World leaders including Russia’s Vladimir Putin, the King of Jordan, the President of the Ukraine are named; sports stars and rock stars; companies including Apple; and the heads of drug cartels.
It’s a murky landscape of lawyers, illicit and probably laundered money, offshore shell companies, financial advisors and bankers.
And New Zealand has been playing a role in allowing mega-rich criminals to hide, and access their ill-gotten gains, with our trust rules that require little in the way of information declared publicly. When some of those rules were changed, there was an instant move by many of them to Cyprus.
The latest batch of analysis reveals New Zealand trusts also held nearly $300m in assets for a Catholic order in Mexico caught in an international paedophilia scandal.
Among the reporters credited to the International Consortium of Investigative Journalists for this project are just two from New Zealand: TVNZ’s Katie Bradford and the Herald’s Matt Nippert.
Nippert is an investigative reporter specialising in financial matters and talks to The Detail’s Emile Donovan today about what the cache of information means, and why it’s more than just an intriguing expose of the super-rich.
“As a financial journalist it’s kind of like winning the golden ticket to Wonka’s Chocolate Factory,” he says.
“The numbers involved are really big. Just in the New Zealand entities there are billions and billions and billions of dollars in there.”
He hopes the release of the papers will nudge the world’s financial systems towards a “critical mass of motivation” when it comes to nations tightening up their rules.
Nippert says there’s an offshore sector that exists in the gaps between nations where money flows – it’s difficult to track, and it’s beyond the reach of law enforcement and tax authorities.
But the problem is that these financial arrangements aren’t illegal.
“There are questions raised about whether it should be legal. But certainly all these providers – or most of them – were operating within the laws at the time. It was intended that New Zealand foreign trusts ran the way they did.”
While the legality of them is one issue, tax fairness is another.
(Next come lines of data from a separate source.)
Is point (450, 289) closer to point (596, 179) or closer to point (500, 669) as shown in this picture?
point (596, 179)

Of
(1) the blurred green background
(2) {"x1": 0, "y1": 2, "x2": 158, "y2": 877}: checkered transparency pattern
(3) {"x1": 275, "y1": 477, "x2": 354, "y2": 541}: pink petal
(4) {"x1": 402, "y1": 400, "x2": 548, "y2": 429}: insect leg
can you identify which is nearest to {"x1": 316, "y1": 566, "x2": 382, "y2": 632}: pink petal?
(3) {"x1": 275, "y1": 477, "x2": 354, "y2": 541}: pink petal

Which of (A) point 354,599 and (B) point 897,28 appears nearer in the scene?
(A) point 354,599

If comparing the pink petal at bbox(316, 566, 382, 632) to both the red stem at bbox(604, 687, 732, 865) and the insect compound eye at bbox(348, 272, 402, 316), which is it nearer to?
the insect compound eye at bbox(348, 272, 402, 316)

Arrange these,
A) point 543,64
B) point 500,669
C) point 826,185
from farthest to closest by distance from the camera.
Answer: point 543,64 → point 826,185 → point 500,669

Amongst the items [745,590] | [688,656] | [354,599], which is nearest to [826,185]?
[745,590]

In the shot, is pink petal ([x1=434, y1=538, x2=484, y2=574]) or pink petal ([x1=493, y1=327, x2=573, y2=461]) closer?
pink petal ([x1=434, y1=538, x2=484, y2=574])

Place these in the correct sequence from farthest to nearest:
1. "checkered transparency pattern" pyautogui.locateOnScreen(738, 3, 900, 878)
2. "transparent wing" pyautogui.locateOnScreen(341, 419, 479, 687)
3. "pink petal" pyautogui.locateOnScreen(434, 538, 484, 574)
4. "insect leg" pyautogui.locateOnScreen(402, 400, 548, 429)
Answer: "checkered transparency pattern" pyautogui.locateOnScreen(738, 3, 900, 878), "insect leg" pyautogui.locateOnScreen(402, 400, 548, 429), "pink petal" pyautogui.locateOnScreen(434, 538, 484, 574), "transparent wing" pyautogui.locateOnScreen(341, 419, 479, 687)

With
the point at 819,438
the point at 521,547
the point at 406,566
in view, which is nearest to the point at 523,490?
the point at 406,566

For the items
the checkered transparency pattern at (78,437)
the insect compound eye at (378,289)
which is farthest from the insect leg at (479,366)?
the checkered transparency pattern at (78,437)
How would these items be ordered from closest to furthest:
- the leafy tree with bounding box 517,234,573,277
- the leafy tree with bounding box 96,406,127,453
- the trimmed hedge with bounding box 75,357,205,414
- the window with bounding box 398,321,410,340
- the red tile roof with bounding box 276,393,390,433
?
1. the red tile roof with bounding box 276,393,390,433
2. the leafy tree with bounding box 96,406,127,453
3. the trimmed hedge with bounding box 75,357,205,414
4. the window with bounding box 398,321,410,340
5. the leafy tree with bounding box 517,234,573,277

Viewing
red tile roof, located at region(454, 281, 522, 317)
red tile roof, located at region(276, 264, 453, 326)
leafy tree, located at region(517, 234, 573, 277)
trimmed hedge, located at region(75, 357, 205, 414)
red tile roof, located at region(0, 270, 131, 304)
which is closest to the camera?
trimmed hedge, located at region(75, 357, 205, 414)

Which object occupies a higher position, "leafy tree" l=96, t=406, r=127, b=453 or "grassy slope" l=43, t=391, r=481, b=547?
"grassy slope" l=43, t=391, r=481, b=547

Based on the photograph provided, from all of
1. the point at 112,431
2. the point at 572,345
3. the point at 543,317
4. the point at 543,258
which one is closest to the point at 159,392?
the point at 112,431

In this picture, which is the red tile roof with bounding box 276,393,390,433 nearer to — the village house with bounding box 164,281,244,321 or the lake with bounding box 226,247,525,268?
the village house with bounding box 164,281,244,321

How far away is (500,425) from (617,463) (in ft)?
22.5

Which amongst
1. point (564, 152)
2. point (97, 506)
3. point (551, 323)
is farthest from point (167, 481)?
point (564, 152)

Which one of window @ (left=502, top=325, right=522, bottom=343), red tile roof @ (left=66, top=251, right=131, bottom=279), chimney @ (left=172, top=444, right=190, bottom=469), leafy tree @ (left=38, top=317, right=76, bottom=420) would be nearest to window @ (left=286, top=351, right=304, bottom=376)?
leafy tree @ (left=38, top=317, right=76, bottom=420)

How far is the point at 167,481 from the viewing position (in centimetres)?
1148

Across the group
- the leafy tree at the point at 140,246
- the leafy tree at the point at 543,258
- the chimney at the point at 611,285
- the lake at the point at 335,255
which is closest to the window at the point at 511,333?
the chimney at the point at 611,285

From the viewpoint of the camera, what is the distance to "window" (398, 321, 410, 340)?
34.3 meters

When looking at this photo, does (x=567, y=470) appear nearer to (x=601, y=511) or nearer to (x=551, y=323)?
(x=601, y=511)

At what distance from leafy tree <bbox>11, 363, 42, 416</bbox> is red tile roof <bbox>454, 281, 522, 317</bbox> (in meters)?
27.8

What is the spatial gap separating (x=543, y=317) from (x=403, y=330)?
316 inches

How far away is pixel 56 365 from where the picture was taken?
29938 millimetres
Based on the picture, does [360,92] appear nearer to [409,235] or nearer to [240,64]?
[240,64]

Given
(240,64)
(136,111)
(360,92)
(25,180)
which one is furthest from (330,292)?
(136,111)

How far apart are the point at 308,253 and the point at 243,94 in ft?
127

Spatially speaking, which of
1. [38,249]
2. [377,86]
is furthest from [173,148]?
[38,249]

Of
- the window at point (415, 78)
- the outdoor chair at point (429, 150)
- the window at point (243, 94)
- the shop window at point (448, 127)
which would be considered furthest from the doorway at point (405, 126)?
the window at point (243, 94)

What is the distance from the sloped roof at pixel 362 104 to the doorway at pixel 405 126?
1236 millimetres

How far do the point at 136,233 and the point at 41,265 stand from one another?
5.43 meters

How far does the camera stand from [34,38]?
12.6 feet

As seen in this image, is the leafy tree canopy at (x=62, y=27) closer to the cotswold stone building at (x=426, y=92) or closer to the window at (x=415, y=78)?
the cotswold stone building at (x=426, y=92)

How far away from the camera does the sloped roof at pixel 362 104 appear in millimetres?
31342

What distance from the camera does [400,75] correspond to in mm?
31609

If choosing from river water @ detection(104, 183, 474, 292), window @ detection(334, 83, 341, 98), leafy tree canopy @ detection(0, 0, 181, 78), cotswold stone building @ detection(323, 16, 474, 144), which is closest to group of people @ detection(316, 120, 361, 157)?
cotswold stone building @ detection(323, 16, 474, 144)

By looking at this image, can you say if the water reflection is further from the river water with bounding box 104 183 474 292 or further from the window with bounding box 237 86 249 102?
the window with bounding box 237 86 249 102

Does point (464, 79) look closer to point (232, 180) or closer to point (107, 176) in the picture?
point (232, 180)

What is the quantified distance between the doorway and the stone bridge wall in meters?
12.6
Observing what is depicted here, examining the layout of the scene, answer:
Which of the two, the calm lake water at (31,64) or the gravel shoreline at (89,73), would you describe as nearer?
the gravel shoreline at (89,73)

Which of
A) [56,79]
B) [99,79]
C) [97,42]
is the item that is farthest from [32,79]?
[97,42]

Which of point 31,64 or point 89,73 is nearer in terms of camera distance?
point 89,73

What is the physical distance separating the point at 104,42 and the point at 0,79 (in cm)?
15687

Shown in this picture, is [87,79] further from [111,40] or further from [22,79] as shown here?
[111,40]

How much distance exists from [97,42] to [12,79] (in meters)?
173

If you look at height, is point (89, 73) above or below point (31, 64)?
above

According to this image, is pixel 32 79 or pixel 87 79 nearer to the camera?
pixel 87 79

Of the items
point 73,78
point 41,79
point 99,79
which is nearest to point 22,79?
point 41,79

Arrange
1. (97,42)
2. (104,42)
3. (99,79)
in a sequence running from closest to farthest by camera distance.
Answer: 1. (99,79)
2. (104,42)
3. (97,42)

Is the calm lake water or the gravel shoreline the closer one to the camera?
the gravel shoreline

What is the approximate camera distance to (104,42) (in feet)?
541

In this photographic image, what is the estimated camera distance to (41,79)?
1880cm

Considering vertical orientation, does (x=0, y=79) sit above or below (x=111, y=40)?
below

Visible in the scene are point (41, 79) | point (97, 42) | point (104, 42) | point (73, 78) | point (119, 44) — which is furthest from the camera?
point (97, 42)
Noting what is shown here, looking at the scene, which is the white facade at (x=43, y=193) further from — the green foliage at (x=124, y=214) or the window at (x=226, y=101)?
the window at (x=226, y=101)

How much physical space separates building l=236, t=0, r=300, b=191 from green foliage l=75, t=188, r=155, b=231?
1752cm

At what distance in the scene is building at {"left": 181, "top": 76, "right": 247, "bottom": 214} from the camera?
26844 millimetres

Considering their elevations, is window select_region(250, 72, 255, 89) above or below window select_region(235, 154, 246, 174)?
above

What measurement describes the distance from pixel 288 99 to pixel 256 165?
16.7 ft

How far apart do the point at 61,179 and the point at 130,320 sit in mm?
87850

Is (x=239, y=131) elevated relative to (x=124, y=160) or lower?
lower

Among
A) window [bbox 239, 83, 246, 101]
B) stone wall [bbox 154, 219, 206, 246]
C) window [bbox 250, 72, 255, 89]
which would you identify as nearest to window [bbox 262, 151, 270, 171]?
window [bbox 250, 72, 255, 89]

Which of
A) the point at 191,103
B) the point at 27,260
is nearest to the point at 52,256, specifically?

“Is it fair that some individuals are able to structure their affairs in such a way that they don’t pay tax anywhere? While it can seem like a victimless crime – in fact often it’s not even a crime – governments do rely on taxation revenue to provide public services.
“When you’ve got rivers of money flowing out of impoverished eastern European countries to various havens, that money is not available to fund their hospitals and schools.”
Nippert describes exactly one such situation where New Zealand is the haven.
“Then you’ve got this enabling of criminal activity, where if authorities don’t know money exists, it can’t be recovered. And so we’ve got many cases in this leak of people who are engaged in financial crime who then use some of these structures to hide or protect those proceeds.”